Karl McKaigue did the same job on Sunday, but the worry perhaps for Tyrone there is that McKaigue is renowned as one of the cleanest defenders in the game. Those that have marked him will tell you there are no guns brought to the fist fight.
Derry also followed the Dublin template of small and fast to deal with Sludden. For the All-Ireland champions, it’s been Eoin Murchan, who’s possibly the smallest, fastest man ever to play inter-county football.
He too has done an outstanding job, one that Paul McNeill was able to mirror at the weekend.
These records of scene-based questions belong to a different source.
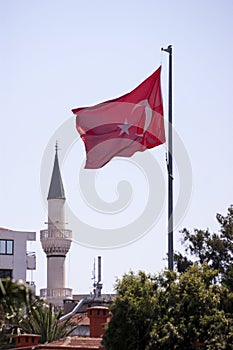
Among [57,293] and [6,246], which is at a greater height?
[6,246]

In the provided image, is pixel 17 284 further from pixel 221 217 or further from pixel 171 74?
pixel 221 217

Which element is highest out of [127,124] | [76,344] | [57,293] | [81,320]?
[127,124]

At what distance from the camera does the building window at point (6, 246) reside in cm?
8050

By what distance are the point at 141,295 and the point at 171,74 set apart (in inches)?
285

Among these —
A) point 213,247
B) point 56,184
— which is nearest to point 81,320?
point 213,247

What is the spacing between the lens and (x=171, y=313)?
2988 centimetres

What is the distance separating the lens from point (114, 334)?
30.0m

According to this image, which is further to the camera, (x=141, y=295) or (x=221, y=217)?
(x=221, y=217)

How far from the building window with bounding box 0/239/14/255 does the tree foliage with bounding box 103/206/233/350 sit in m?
50.0

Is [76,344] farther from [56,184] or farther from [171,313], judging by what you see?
[56,184]

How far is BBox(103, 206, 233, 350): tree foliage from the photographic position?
29.0 metres

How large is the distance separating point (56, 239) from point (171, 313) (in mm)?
66421

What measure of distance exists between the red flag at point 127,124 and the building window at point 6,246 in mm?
48939

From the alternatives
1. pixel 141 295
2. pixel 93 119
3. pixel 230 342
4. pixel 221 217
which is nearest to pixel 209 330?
pixel 230 342
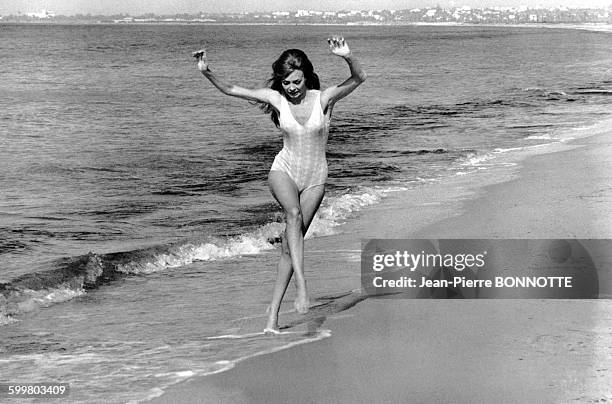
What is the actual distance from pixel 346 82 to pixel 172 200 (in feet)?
27.1

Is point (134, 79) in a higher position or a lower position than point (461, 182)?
higher

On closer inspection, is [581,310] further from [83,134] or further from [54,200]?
[83,134]

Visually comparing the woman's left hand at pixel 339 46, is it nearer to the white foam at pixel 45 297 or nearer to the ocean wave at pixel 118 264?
the ocean wave at pixel 118 264

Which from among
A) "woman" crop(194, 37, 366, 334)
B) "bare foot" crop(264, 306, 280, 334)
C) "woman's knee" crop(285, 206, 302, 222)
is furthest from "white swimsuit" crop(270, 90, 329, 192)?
"bare foot" crop(264, 306, 280, 334)

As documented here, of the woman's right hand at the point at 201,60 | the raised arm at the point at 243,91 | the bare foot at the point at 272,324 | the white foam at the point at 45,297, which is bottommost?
the white foam at the point at 45,297

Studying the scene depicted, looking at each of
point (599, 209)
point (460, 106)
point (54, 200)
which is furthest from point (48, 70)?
point (599, 209)

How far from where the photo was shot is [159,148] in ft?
66.9

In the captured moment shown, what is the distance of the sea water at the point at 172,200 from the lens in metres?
6.16

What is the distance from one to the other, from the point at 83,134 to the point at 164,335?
58.2 feet

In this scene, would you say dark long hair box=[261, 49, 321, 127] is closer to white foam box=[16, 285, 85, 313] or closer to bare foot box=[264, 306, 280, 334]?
bare foot box=[264, 306, 280, 334]

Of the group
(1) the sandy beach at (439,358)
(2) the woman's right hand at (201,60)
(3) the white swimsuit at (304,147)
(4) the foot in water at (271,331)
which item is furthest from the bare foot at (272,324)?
(2) the woman's right hand at (201,60)

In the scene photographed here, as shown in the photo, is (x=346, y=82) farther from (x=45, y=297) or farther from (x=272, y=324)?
(x=45, y=297)

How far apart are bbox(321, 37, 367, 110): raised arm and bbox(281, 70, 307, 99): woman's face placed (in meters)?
0.14

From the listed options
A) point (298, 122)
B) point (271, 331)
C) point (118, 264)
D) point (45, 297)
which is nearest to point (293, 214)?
point (298, 122)
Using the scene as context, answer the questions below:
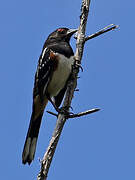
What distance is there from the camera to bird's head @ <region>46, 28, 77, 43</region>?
5492mm

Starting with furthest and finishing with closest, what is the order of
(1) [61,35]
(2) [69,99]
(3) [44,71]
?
(1) [61,35], (3) [44,71], (2) [69,99]

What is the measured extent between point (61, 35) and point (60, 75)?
2.91 ft

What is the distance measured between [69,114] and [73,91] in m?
0.41

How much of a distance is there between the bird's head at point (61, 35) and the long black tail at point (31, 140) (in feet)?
3.86

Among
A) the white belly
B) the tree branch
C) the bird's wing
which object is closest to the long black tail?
the bird's wing

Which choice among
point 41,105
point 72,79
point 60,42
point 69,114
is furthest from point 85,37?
point 41,105

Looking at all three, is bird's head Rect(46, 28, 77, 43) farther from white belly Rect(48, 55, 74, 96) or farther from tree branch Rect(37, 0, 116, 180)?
tree branch Rect(37, 0, 116, 180)

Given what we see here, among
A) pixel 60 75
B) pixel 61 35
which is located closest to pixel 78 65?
pixel 60 75

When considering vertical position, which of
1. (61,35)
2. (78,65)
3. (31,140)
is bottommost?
(31,140)

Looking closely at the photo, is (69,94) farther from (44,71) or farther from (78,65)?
(44,71)

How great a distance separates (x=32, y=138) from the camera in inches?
209

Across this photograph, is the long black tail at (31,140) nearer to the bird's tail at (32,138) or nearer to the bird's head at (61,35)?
the bird's tail at (32,138)

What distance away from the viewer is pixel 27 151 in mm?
4941

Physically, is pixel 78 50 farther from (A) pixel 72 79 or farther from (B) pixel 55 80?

Because of Sludden’s relative lack of physical stature, he struggles to dispose of anyone that can match him for pace and durability. No easy task, but the more teams have figured that out, the harder he’s found it to influence Tyrone’s big games.
Harte is that bit brawnier and brainier, but the way defenders are going at him now makes it exceptionally hard for him to influence games.
They’re both still the kind of players that, if they’re given half a second in space on the ball, they could nail you to the floor. Harte continues to pop up with goals on a fairly regular basis, but primarily now against weaker opposition.
Quite how they shake this problem is unclear. Tyrone have tried Harte at full-forward but the issue there is that, in McShane and Donnelly, they now have a more effective pairing inside.
What’s clear, though, is that if Tyrone are going to win an All-Ireland, then the level of influence imposed by Harte and Sludden in the big games must increase.